I am using pytrends to download search interest in newspapers by metro area. Here is an example for one metro area (Austin, TX):
from pytrends.request import TrendReq
import pandas as pd
code='US-TX-635'
papers=['The Wall Street Journal','New York Post','The New York Times','Boston Herald','San Francisco Chronicle']
pytrend = TrendReq()
pytrend.build_payload(kw_list=papers,cat=408,timeframe='all',geo=code)
test = pytrend.interest_over_time()
I understand that there is some randomness in Google Trends (referenced in this post), but the differences I am getting are more drastic than they should be just based on that and they persist even when I take many samples and average across them. For example, when I perform the search for five newspapers on the Google Trends site, while the exact numbers vary, it is always the case that the papers in order of popularity are New York Times, Wall Street Journal, New York Post, San Francisco Chronicle, Boston Herald. This is not the case in any of the samples I get from pytrends. Further, as one would expect, search interest for most of the papers peaks during the financial crisis according to the data from the site, but this is also not the case in the pytrends data.
For reference, here is the query I did on the site.
Does anyone know why this might be happening or if there is another API that might yield more accurate results?

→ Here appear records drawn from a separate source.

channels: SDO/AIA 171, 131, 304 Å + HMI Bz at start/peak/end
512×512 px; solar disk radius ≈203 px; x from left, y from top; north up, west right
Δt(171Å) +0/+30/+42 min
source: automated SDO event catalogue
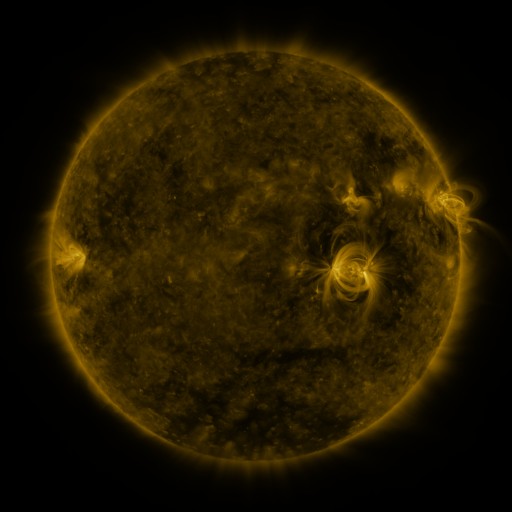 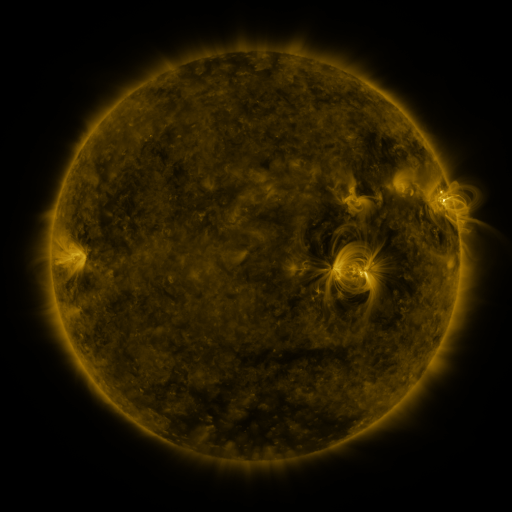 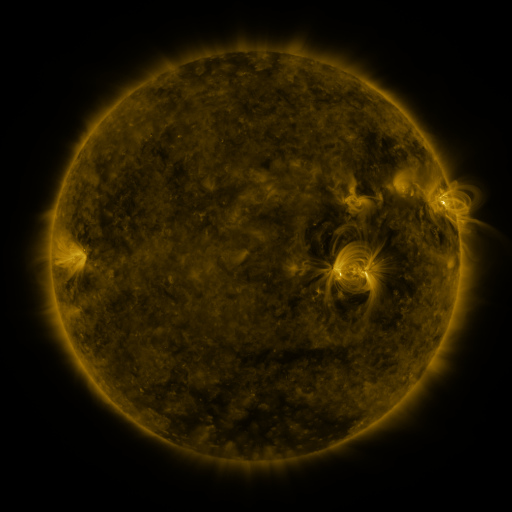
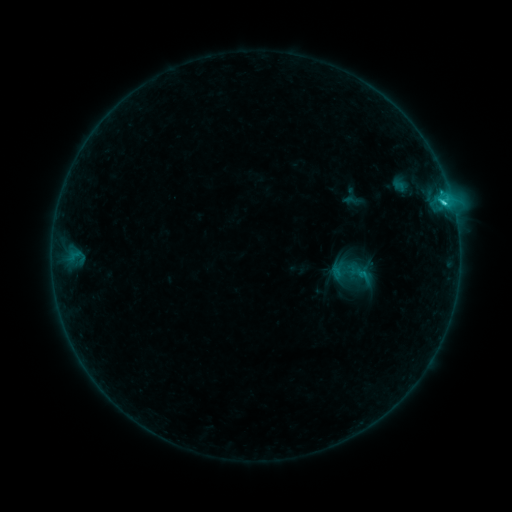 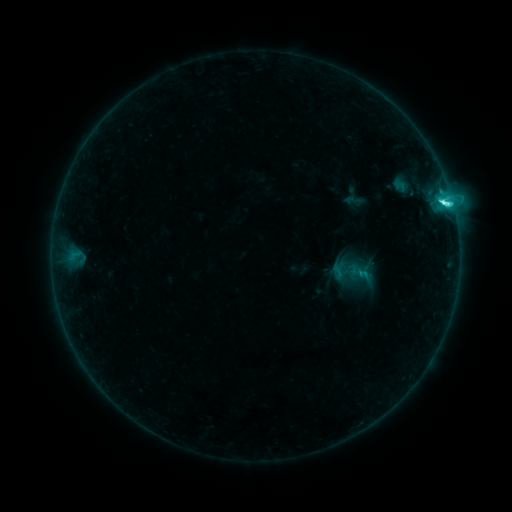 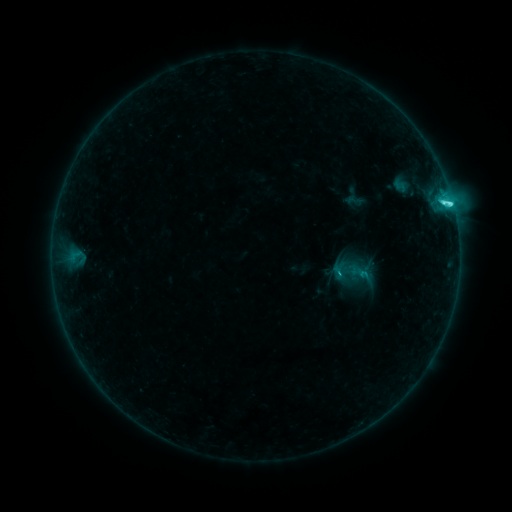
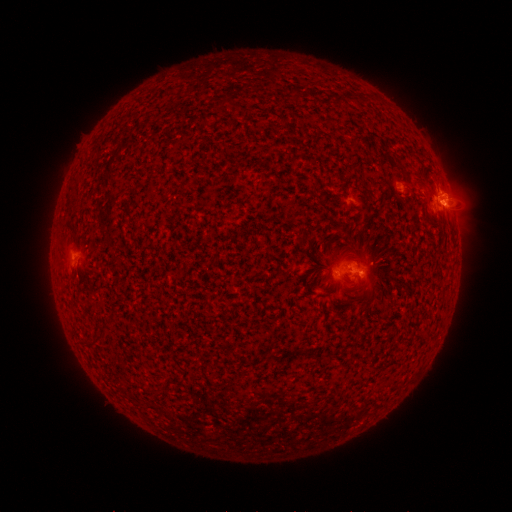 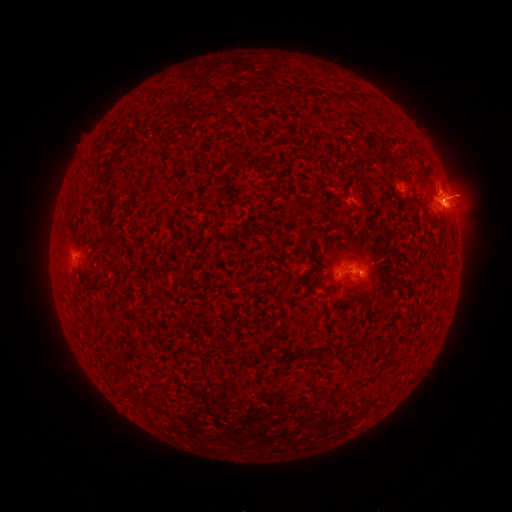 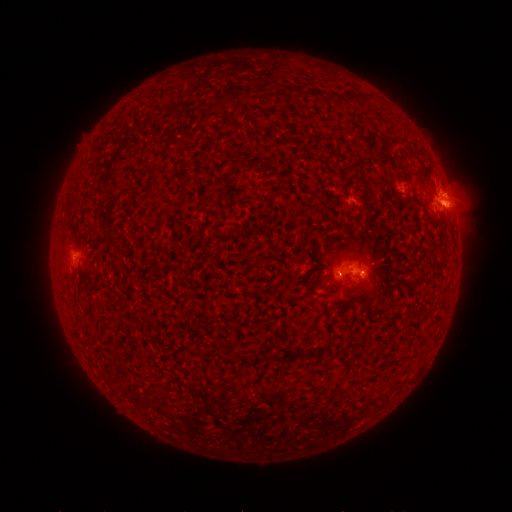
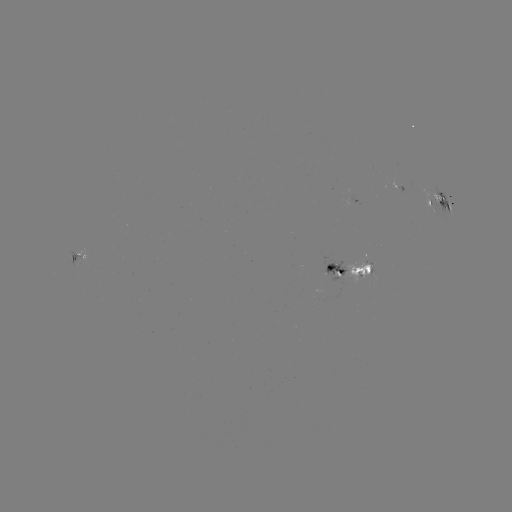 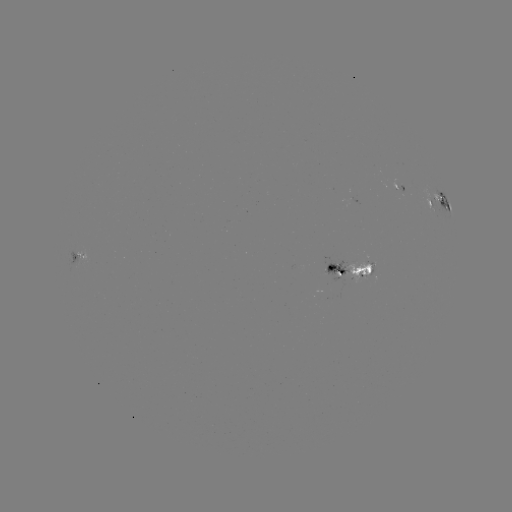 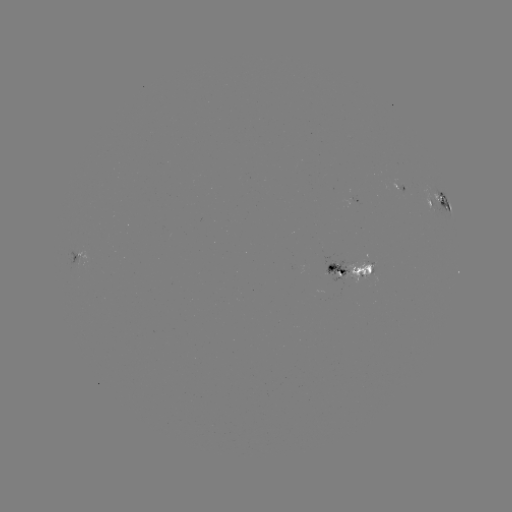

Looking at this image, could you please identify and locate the C5.7 flare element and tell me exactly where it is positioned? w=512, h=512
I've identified C5.7 flare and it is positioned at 445,204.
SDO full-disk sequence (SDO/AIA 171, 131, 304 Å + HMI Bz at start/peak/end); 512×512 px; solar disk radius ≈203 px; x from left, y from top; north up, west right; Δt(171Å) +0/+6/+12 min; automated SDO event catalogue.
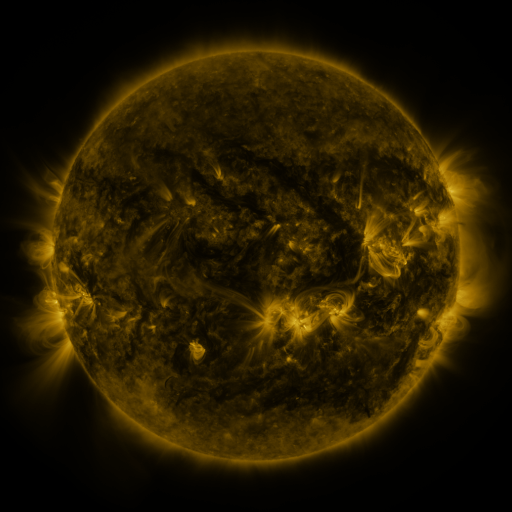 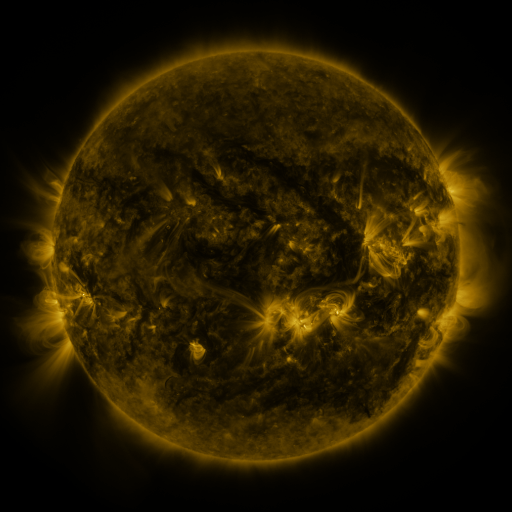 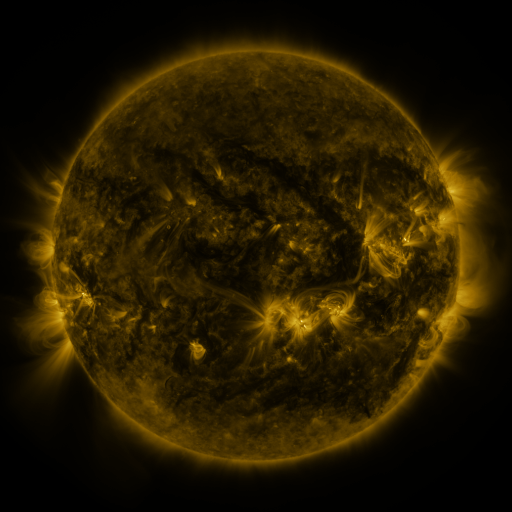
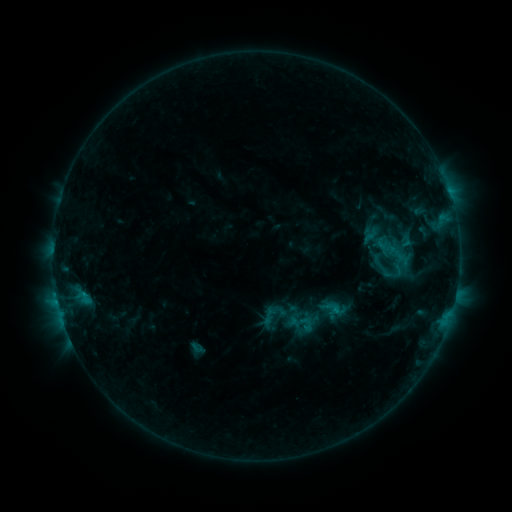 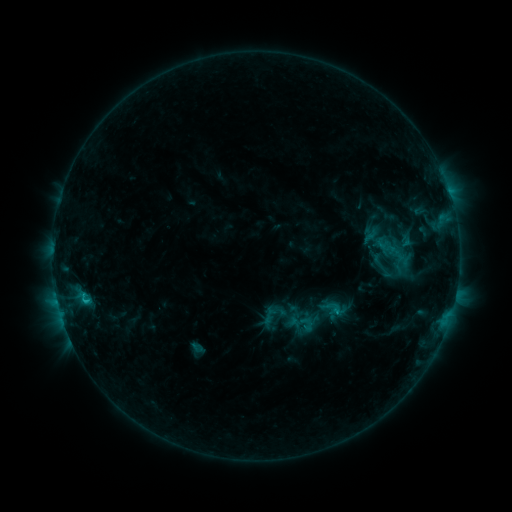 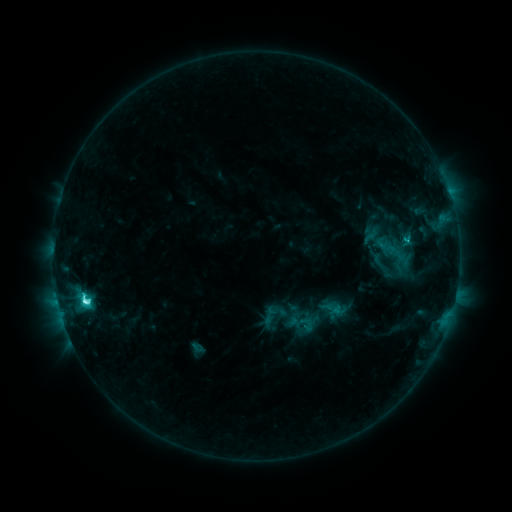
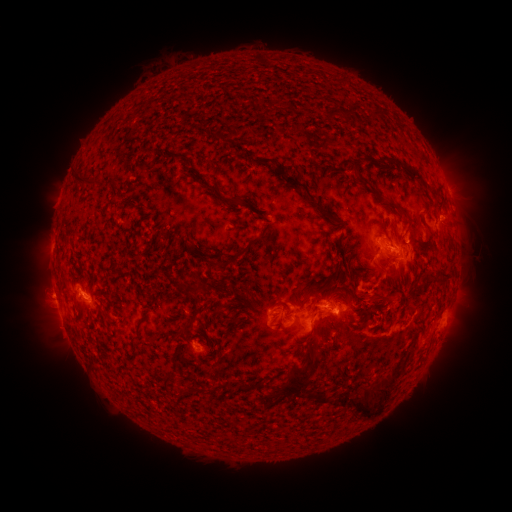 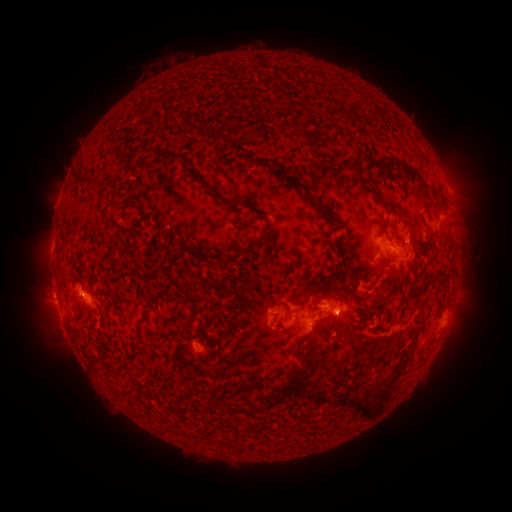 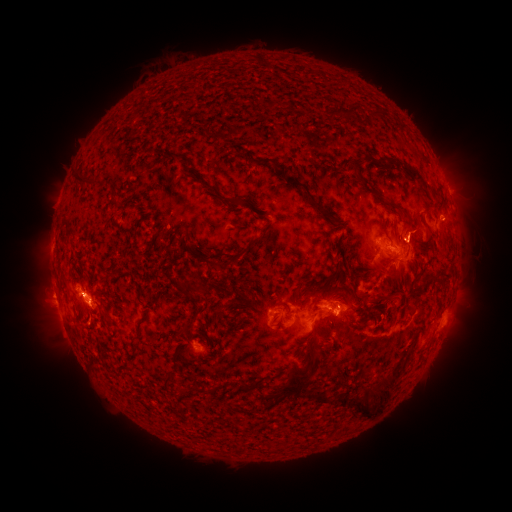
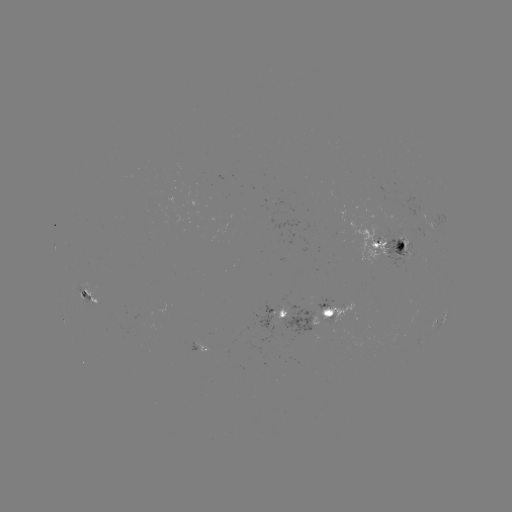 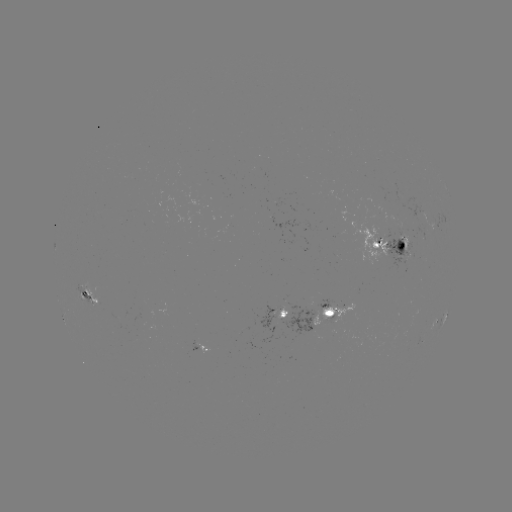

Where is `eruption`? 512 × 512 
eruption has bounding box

I know the answer to your question, as I was experiencing a similar issue! The public-facing Google Trends site is showing you data generated for each newspaper as a knowledge graph entity (i.e., topic) as opposed to the string query itself. For example, the Wall Street Journal as a topic is represented by the Freebase ID /m/017b3j
on the Google Trends site. Querying by topic includes relevant searches with typos and indirect descriptions. This should account for the differences you are seeing in the data.
When using pytrends, the keyword 'The Wall Street Journal'
is treated as a literal search term instead of as a topic. If you replaced this with '/m/017b3j'
, Google will treat the query as a topic and your results should match those on the Trends website.
(Note that in your linked reference query, the WSJ is represented by %2Fm%2F017b3j
, which is the URL-encoded version of /m/017b3j
)
Hope this helps!